Tuesday, July 27, 2010

onward, Christian divas

Pastor Emeritus' blog post of last week discusses prayer - our concept of, and approach to, prayer. He underlined three important things to remember as we pray: 1. to just be where we are. Not to put our fears, concerns, bad moods, bad hair days, swollen vocal cords, "singer phlegm", and anger aside - but to just accept all of those things and start from that place. 2. trust in the most positive outcome - not just hope for it, but believe it to be already done. 3. Forgive others. Let go, and truly forgive.

And of course, our prayers do not change God. They change us.

These concepts came full circle as I went through rehearsals yesterday. As with most mornings right now, I did my best to take it easy physically, doing whatever exercise my instincts tell me is right for that day - not too much, not too little. And there is Facebook and the radio to keep me distracted as I wait to just jump in and do it already! By 4pm, I was reviewing the staging with my Tenor (his first day back after illness). There was some tension as his over-eager understudy advised him, and Tenor had his own (often conflicting) ideas - for me, it was an exercise in graciousness as I just rolled with it and tried to get along with everyone.
[I'm also hoping he's not still contagious, as we are obviously in close contact. I do not have an understudy].

Hence, by the dinner break I was exhausted. I drove to a quiet neighborhood to eat my leftover veggie burger and unplug for a while. It occurred to me that the worry is what is most exhausting, second only to the need to pretend that I am confident and comfortable in the role of prima donna. One can only uphold a charade for so many hours per day.
I find that I get depressed by the dinner break - I'm not sure if it's that I'm coming down off of caffeine, or a drop in blood sugar levels, etc. But yesterday I decided to give in to it, and just be tired. I just rested my eyes, there in the sanctuary of my car, played around on my phone, just decompressed. And while I was doing so, I remembered P.E.'s post.

It occurred to me that perhaps I might try to approach rehearsal with the same concepts in mind:

1. To just be where I am, in terms of A. my actual process of learning to sing this well and bringing the character to life, and also, B. my fear.

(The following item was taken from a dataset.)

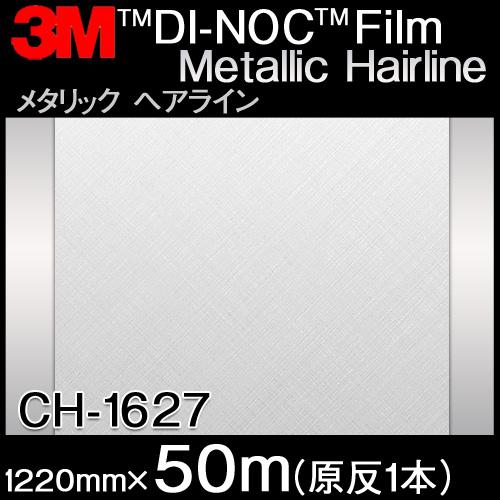 ダイノックシート<3M><ダイノック>フィルム Metallic Hairline メタリックヘアライン CH-1627 原反巾 1220mm 1巻(50m)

Using my fear, and even celebrating it - letting it motivate the character, looking at it as a strength: that perhaps the image is not a cowering, fearful person - but more like a quivering, vulnerable, out-on-a-limb human being, courageously exposing one's true and imperfect self - which frankly, is the best state in which we connect with each other as artists, with our audience, with others offstage, and to God.

2. Trust in a positive outcome. This needs no elaboration.

3. Forgive - or perhaps better put in this context - let go. Let go of misgivings about whether or not I belong here.... the fact is, I'm here. Let go of that which I cannot control - board members sitting in on rehearsals unannounced, critics, who attends on which night, being liked or not (ooh, a big one).

I can't say I was a perfectly enlightened being when I arrived for the 7pm rehearsal last night, but my experience was markedly different, and I even felt more at peace. Whether it was evident to those seeing and hearing me, I don't know - but I felt that I had stronger footing.

The downside, of course, is that I was so elated from this small personal triumph, that I couldn't get to sleep last night.

What can I say? - I'm a work in progress.... and another day begins.